Friedrichshain is one our coolest districts located in the East of the city. It’s home to punks, students, hippies and tour guides. Gentrified as it may be, it is a beautiful part of Berlin. Tree-lined cobble streets, world famous graffiti and a left wing community. And a couple of wonderful flea markets.
Boxhagener Flea market
I live just around the corner from this market so tend to go to every Sunday regardless of what else I have on. Boxhagener Platz itself is particularly cute, children playing in the little park, people sat at its’ grassy centre, sipping on a Sternberg (a very cheap bottle of beer and when I say cheap I mean less than a euro. For a large bottle.) and people-watching.
Most of the stalls here are more like miniature shops than flea-market stalls. Offering prices that cannot be haggled. Personally, I think this should be made illegal at flea markets. That’s half the fun. Pretending to walk away when the stall-person says a price that ‘offends’ you. Just to be pulled back in, like a fish on a line, once they say a price just a euro or two cheaper. Still there are enough independent sellers to find some bargains. The best are those who spend their week visiting the clear-out sales of apartments of the recently deceased. Many families don’t want to have to sort through all the stuff at their grandparents houses when they die, so they essentially sell all their belongings as a job lot. It may sound a bit heartless (because it is?), but it means a lot of people find amazing vintage pieces of furniture to love that they may never otherwise have been able to afford. Somehow I think that is pretty nice.
Raw Flea market
This is the scruffy hippie baby of all Berlins’ flea markets. Only in its third year, it is located in the infamous plot of land known as RAW-Gelände, one of Berlin’s most interesting urban spaces, and one that we actually visit on our Raw Bike Tour.

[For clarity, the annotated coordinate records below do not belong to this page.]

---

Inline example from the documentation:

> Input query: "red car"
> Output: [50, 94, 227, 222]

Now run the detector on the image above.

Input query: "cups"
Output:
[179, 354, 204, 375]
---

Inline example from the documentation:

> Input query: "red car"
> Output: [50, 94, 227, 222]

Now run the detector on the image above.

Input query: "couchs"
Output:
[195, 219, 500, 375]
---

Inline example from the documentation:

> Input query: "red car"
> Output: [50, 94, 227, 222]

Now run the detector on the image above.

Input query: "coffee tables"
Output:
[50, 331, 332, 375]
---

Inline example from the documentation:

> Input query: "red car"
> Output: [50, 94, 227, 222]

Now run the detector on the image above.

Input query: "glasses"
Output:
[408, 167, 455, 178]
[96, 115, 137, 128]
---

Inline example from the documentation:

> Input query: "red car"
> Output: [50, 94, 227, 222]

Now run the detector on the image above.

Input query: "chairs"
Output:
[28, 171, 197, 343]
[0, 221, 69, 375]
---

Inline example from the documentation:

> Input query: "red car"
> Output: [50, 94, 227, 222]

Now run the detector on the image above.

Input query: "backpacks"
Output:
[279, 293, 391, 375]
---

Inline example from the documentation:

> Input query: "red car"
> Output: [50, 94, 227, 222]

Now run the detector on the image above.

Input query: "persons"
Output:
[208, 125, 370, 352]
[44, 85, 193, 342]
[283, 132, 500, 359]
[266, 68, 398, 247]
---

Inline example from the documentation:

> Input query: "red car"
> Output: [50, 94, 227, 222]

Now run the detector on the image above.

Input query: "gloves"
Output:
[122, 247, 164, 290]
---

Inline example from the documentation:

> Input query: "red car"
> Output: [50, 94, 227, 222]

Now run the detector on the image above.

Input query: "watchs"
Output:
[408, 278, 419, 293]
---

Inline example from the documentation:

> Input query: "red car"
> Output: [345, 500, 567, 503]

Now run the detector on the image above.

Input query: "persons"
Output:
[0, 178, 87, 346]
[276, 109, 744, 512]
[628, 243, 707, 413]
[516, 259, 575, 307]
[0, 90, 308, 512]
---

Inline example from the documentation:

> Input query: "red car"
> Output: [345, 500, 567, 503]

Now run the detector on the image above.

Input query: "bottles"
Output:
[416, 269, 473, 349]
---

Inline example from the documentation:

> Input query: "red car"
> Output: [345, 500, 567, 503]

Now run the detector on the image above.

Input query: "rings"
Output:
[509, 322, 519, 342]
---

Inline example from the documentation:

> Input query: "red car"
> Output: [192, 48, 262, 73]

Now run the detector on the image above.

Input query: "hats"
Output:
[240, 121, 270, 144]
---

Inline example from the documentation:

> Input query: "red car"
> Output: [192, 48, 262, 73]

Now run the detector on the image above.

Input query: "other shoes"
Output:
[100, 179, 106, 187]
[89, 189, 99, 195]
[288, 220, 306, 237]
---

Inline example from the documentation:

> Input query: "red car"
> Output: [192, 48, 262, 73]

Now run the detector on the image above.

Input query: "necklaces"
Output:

It is essentially a post-industrial stretch of derelict buildings along Revealer Strasse. Originally it was a train repair station, ‘Reichsbahn-Ausbesserungs-Werk’ (RAW for short) founded in 1867. Since 1999, it has been a graffiti soaked hub of activity. Being host to a climbing centre, an indoor skate-park, multiple bars and clubs and an outdoor cinema.
In the last year the area has been a hot topic for Berliners. It’s a microcosmic example of one of Berlins’ biggest issues, namely people wanting to capitalize on the city’s alternative sub-cultures. Property developers want to purchase the land to well, erm, develop property. I, like most of my fellow Friedrichshain-ers, am hoping for some sort of property-developer-reprieve. The future of the area remains to be seen.
Many of the stalls here are locals selling old clothes and house wares, which makes for some cheap finds. Make sure to check out the fifties furniture pod!